▸ What to do
Can you render all of the material below as a JSON list of strings, one string per line, with blank lines skipped and the pictures left out?
--- Start of Supplied data ---
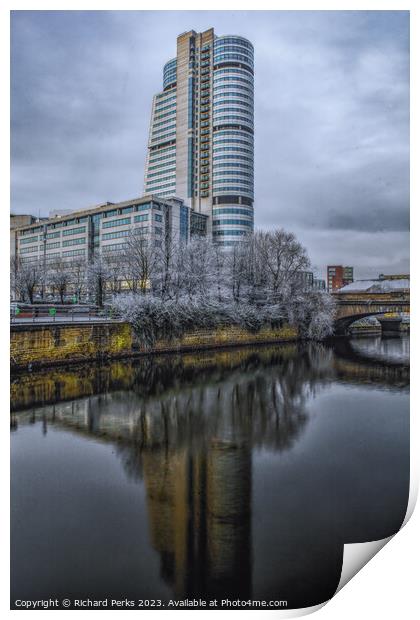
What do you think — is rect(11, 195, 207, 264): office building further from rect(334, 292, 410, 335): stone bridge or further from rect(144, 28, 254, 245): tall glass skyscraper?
rect(334, 292, 410, 335): stone bridge

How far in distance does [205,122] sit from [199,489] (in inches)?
503

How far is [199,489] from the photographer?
125 inches

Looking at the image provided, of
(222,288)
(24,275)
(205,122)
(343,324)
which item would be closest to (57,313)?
(24,275)

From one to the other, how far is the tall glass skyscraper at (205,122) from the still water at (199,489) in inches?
145

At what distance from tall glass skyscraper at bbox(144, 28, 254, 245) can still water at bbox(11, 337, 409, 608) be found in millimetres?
3673

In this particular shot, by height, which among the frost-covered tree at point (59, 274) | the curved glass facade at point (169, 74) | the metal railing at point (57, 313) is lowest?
the metal railing at point (57, 313)

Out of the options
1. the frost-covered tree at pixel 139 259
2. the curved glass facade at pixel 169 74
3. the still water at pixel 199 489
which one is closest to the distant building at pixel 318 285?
the frost-covered tree at pixel 139 259

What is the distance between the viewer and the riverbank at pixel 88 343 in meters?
6.60

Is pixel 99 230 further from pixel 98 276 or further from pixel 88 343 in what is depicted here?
pixel 88 343

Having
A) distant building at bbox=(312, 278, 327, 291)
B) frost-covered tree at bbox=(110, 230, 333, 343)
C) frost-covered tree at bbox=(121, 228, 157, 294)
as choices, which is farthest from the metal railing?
distant building at bbox=(312, 278, 327, 291)

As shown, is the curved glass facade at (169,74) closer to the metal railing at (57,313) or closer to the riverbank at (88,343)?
the metal railing at (57,313)
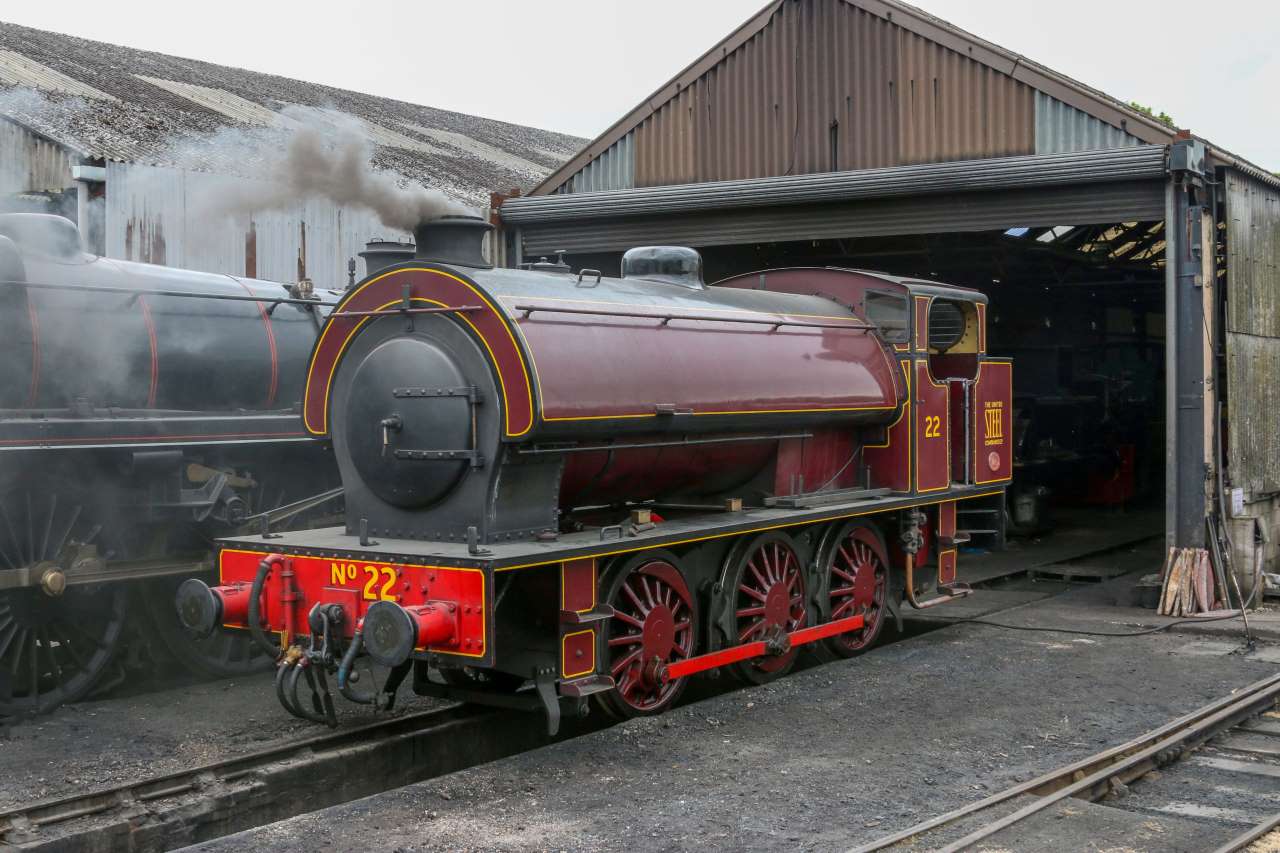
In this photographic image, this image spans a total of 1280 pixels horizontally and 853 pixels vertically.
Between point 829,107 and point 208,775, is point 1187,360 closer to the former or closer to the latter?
point 829,107

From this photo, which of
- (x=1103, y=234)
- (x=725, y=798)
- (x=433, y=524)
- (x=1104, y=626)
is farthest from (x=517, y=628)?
(x=1103, y=234)

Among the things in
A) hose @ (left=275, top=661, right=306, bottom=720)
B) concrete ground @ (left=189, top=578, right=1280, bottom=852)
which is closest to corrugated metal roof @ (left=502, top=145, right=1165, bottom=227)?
concrete ground @ (left=189, top=578, right=1280, bottom=852)

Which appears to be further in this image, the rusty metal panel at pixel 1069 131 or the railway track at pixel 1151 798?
the rusty metal panel at pixel 1069 131

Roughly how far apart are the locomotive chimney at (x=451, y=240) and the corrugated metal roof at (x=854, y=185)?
--- End of Supplied data ---
▸ Output below
[
  "What do you think — is rect(11, 195, 207, 264): office building further from rect(334, 292, 410, 335): stone bridge or further from rect(144, 28, 254, 245): tall glass skyscraper?",
  "rect(334, 292, 410, 335): stone bridge",
  "How far in distance does [205,122] sit from [199,489] (in inches)?",
  "503",
  "How far is [199,489] from the photographer?",
  "125 inches",
  "Looking at the image provided, of",
  "(222,288)",
  "(24,275)",
  "(205,122)",
  "(343,324)",
  "which item would be closest to (57,313)?",
  "(24,275)",
  "From one to the other, how far is the tall glass skyscraper at (205,122) from the still water at (199,489) in inches?",
  "145",
  "At what distance from tall glass skyscraper at bbox(144, 28, 254, 245) can still water at bbox(11, 337, 409, 608) be found in millimetres?",
  "3673",
  "In this particular shot, by height, which among the frost-covered tree at point (59, 274) | the curved glass facade at point (169, 74) | the metal railing at point (57, 313) is lowest?",
  "the metal railing at point (57, 313)",
  "Out of the options",
  "1. the frost-covered tree at pixel 139 259",
  "2. the curved glass facade at pixel 169 74",
  "3. the still water at pixel 199 489",
  "which one is closest to the distant building at pixel 318 285?",
  "the frost-covered tree at pixel 139 259",
  "What is the distance between the viewer and the riverbank at pixel 88 343 in meters?",
  "6.60",
  "Is pixel 99 230 further from pixel 98 276 or further from pixel 88 343 in what is depicted here?",
  "pixel 88 343",
  "Having",
  "A) distant building at bbox=(312, 278, 327, 291)",
  "B) frost-covered tree at bbox=(110, 230, 333, 343)",
  "C) frost-covered tree at bbox=(121, 228, 157, 294)",
  "as choices, which is farthest from the metal railing?",
  "distant building at bbox=(312, 278, 327, 291)",
  "As shown, is the curved glass facade at (169,74) closer to the metal railing at (57,313) or closer to the riverbank at (88,343)?",
  "the metal railing at (57,313)",
  "In this photographic image, this image spans a total of 1280 pixels horizontally and 853 pixels vertically.",
  "Between point 829,107 and point 208,775, is point 1187,360 closer to the former or closer to the latter?",
  "point 829,107",
  "From this photo, which of",
  "- (x=1103, y=234)",
  "- (x=725, y=798)",
  "- (x=433, y=524)",
  "- (x=1104, y=626)",
  "is farthest from (x=517, y=628)?",
  "(x=1103, y=234)",
  "Among the things in",
  "A) hose @ (left=275, top=661, right=306, bottom=720)",
  "B) concrete ground @ (left=189, top=578, right=1280, bottom=852)",
  "which is closest to corrugated metal roof @ (left=502, top=145, right=1165, bottom=227)?",
  "concrete ground @ (left=189, top=578, right=1280, bottom=852)",
  "Which appears to be further in this image, the rusty metal panel at pixel 1069 131 or the railway track at pixel 1151 798?",
  "the rusty metal panel at pixel 1069 131",
  "Roughly how far apart are the locomotive chimney at (x=451, y=240) and the corrugated metal roof at (x=854, y=185)?"
]